イチかゼロか。

ニッカオフィスのウチヤマケンイチです。

10人に1人が欲しいなら発売する。

文具会社のキングジムの話です。
先日、この考え方を聞いたときハッとしたんです。

これ考えれば分かる話なのに、日頃忘れがちなことだなと。

キングジムで商品化をするかどうかの決め方。
それは10人の役員のうち1人でも賛成するなら商品化するというものでした。
もし社長が反対しても、商品化。

これ、すごく良い進め方だなって。

デザインとかサービスの良し悪しを判断するとき。
基本的には、多くの人が受け入れてくれる方が心強いものです。
市場の調査とかユーザーのアンケートを元に「これだけ支持されているんですよ」と。

僕自身もそういう判断をしてしまうことが、よくあります。
でもそういうとき、同時に考えてることがある。
それは、「良いとは思う、けれど僕は必要ないな」って。
そんな判断をしているときは、きっと「他の誰かが必要としてるだろう」と想像してる。

例えば、目の前にモニターが10人がいるとする。
その商品を評価してもらって、満点なら買うという話のとき。
10人が「いいと思います。
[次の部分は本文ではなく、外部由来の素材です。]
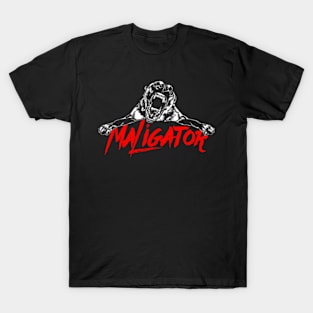 Maligator Belgian Malinois Hund T-Shirt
(まぁ、自分は買わないけど)」と8点を付ける。
そうすれば数値の上では80点と高得点になります。

逆にみんな揃ってまったく評価せずに0点を出したとする
でも1人だけが満点を出して買ってくれるとき。

前の評価は合計スコアは80点。だけれど一つも売れない。
後の評価はたった10点だけれど、ちゃんと売れている。

世の中のビジネスのほとんどは、買うか買わないか。
選ばれるかどうかって、イチかゼロの世界です。でもそれを忘れてしまいがち。
選ばれなければゼロと一緒。これは数式だけではわからないなと。

頭の中だけで判断すると、当たり前のように80点の合格ラインを目指してしまうんですよね。
でも本当に大切なのは、誰かが満点を出してちゃんと買ってくれるという壁を超えられるかどうかなんだよな。

何となく良いとは思うけれどでも誰も買わない商品。
そしてみんなから見向きもされないけれど、1人でも買ってくれる商品。
なんだか、どっちが優れているかは明らかな気がします。

全員が「なんとなく良い」と思うだけじゃだめ。
たった1人でもいいから「絶対に必要」だと思ってもらわないと。

自分がデザインやサービスを良いと判断するとき。
そのときは、その人の顔や名前が浮かんでいるくらいに、解像度が高くないとね。

ちなみにこの話って、結婚できる人とできない人の違いにも似てる気がするな。